:: Prompt a ::
In the editorial on the Supreme Court's anti-sodomy ruling, what was the vote count of the decision?

:: Provided text ::
--- START ---
The Right of a Private Life
Court replaced prejudice with a respect for human diversity
Herald-Tribune, June 29, 2003
P. O. Box 1719, Sarasota, FL 33578
Fax: 941-957-5276 Email: firstname.lastname@example.org
If the sex is consensual, private and gratis between
adults, government should get out of the bedroom.
That’s essentially what the Supreme Court said
Thursday, striking down anti- sodomy laws in a 6-3 ruling.
The decision, which repudiated earlier court logic on the
issue, is a historic breakthrough for the cause of gay rights. But straight or
gay, Americans have reason to celebrate this ruling: A strong majority of the
justices told government to keep its nose out of citizens’ private
lives—and sexuality is about as private as you can get.
Many Americans will detest this ruling because it
legitimizes behavior that they consider “deviate” and sinful. They’re
free to state those opinions, of course, but in this nation they’re not free
to impose them on fellow citizens. The right of individuals to hold diverse
beliefs and values is one of our country’s most cherished principles. The
high court’s ruling is a welcome reaffirmation of this tradition.
Let it be clear here that the court did not sanction a
lawless, anything-goes approach to sexuality. It took pains to stress that the
case before it involved no coercion, child exploitation, prostitution,
harassment or public lewdness. The principals were simply two consenting gay
adults, arrested in their home.
“The State cannot demean their existence or control
their destiny by making their private sexual conduct a crime,” Justice
Anthony Kennedy wrote for the majority. “Their right to liberty under the
Due Process Clause gives them the full right to engage in their conduct
without intervention of the government.”
--- END ---
:: Prompt b ::
Convert the rows below, from their start through the line containing "- Coordinate format: approximate", into a JSON list of strings, one string per line and no blank lines. Leave the pictures out of the answer.

:: Data for the task ::
--- START ---
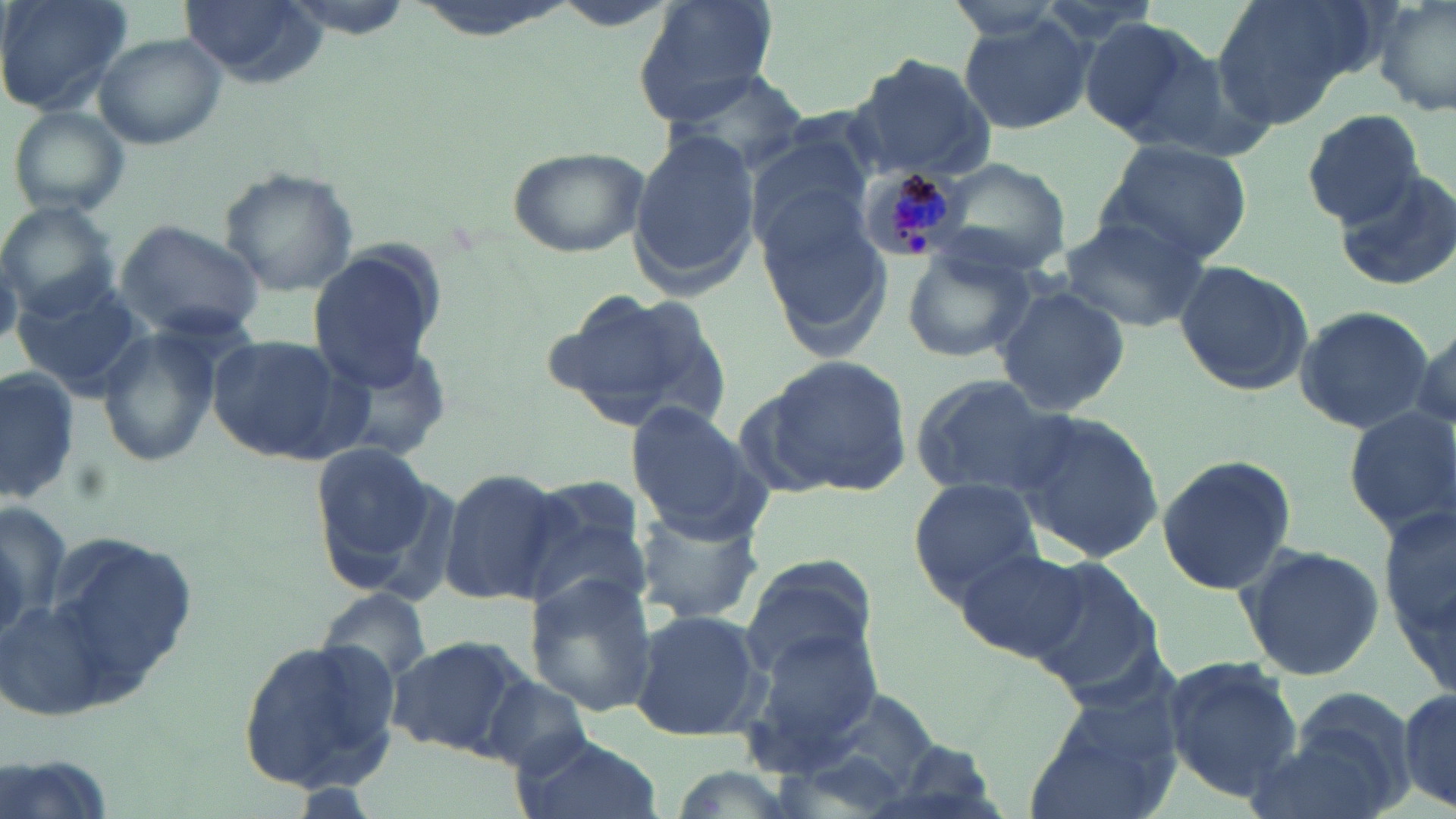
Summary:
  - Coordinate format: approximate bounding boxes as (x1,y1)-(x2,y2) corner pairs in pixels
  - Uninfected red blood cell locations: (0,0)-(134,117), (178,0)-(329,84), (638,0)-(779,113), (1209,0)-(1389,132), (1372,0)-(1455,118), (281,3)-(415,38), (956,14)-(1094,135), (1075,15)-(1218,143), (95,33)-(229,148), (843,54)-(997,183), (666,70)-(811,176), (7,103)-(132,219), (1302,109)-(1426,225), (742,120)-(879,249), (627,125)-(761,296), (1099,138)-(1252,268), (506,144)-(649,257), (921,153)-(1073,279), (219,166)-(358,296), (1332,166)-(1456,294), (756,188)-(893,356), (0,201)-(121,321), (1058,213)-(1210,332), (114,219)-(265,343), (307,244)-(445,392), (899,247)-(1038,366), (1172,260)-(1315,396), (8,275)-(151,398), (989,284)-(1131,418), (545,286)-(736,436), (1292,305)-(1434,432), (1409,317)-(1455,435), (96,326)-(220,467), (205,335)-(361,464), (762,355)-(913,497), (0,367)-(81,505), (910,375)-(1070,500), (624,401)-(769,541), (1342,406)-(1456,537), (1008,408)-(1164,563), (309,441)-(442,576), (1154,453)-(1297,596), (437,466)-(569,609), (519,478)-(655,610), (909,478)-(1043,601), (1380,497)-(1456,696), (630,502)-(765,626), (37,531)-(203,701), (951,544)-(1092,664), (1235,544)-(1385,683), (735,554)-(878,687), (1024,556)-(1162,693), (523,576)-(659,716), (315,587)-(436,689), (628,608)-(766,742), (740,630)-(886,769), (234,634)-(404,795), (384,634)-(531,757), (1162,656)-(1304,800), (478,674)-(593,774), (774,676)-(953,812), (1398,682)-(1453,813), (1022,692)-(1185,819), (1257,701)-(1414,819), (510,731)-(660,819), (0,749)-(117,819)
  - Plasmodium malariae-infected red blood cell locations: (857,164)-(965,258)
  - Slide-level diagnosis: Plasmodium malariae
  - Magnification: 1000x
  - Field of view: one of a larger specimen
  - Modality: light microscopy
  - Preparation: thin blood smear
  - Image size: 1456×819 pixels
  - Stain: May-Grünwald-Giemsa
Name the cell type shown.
--- END ---
:: Worked solution a ::
6-3

:: Worked solution b ::
[
  "Summary:",
  "  - Coordinate format: approximate bounding boxes as (x1,y1)-(x2,y2) corner pairs in pixels"
]